Kim and her colleagues were switched on and accommodating. I had arranged for a webcast but our webcaster, Doug Symington in Vancouver, was already in the Ustream that they had set up for us at ISB so it was but a hiccup on my part to try (and fail) to reach him through Skype etc but discover he was already there and streaming through this network of which Kim and Justin were already a part.

Anyone turning up almost on spec to attempt complex Internet logistics through a firewall is going to be thrown off stride a notch, but the wonder of it all is that it connects and works. Hopefully the FUTURE of networked learning will entail more of a superhighway rather than this potholed road we sometimes find ourselves bumping along on, but we are on the road, and it's great to meet and have opportunities to work productively with its denizens along the way.

We had a similar interesting experience with the accommodating Thai teachers in Khorat. Our program of blogging etc required that they have Google accts but the Google spam guards attempted to thwart us when they detected multiple attempts from the same computers to start Gmail accounts, so almost half the teachers were not able to proceed through the gatekeepers at Google's website. What to do? The IT dept suggested that we reconfigure proxy2 to proxy3 etc, and lo and behold all these teachers were going into browser settings and figuring it out. It was a hiccup but in the end another hurdle smilingly overcome.

I found Elluminate blocked from Khorat (and also my own Homestead site with the handout I'd prepared for the workshop) but Adobe interactive presentation software worked (flash memory to the rescue on the latter issue) and I was able to connect with Alex who'd announced his Adobe session in the wiki. BUT 20 min into that my LAN password expired and I was thrown out of there. It was my excuse to go to lunch, but again, I don't wish to appear to be complaining about these techno challenges. The wonder of it is that we put people in touch around the world despite significant challenges.

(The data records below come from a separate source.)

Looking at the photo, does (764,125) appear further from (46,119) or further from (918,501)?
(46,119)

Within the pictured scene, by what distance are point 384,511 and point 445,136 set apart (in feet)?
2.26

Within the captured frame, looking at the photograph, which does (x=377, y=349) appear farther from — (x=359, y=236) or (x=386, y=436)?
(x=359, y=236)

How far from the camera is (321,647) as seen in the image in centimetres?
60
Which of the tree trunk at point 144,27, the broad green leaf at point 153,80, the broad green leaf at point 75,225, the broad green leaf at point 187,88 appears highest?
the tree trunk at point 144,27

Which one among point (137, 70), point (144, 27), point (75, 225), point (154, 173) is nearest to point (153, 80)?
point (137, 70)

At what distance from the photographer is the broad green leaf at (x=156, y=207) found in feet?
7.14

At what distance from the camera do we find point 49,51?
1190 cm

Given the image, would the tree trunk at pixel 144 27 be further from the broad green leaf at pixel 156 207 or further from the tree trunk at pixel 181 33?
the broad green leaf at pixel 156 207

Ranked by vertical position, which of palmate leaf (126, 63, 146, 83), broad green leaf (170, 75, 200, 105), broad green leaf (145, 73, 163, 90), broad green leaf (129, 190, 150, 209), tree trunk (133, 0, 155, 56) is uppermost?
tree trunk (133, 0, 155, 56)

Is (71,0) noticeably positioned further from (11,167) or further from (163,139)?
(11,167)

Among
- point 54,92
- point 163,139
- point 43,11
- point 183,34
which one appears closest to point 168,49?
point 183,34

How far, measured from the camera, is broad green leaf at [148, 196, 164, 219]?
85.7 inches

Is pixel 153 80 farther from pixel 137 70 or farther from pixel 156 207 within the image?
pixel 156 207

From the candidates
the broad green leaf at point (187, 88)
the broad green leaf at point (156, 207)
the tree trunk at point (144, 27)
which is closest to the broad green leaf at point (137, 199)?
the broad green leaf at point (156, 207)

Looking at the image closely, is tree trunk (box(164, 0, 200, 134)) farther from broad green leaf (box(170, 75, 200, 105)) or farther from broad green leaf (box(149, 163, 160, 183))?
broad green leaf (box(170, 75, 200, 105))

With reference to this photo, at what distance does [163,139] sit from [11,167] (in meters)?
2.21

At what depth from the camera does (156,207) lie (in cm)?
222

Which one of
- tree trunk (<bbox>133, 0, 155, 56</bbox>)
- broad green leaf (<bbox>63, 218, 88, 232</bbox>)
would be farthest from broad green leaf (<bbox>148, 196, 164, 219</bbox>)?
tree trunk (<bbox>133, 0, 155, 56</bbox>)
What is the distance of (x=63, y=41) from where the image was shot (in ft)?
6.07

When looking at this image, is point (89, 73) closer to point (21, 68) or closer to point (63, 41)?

Things can't improve until we describe the pitfalls. The wonderful thing about progressing through an environment like what we found in Thailand (and what I find in many countries I visit throughout the world) is that we have a chance to step outside our ivory towers and discover the reality on the ground that covers most of the planet, and then find means of coping with what is there. I really don't mean to be whinging about what we encounter at one site or another. My message is intended to be two-fold. One (fold?) is to acknowledge and describe the situation, the reality as it exists, and the other is to marvel at how people overcome obstacles to achieve the connectivity for which there is an overwhelming desire. By overwhelming, I mean to suggest that the movement for net neutrality is eventually going to overwhelm obstacles to it. Or at least I hope so.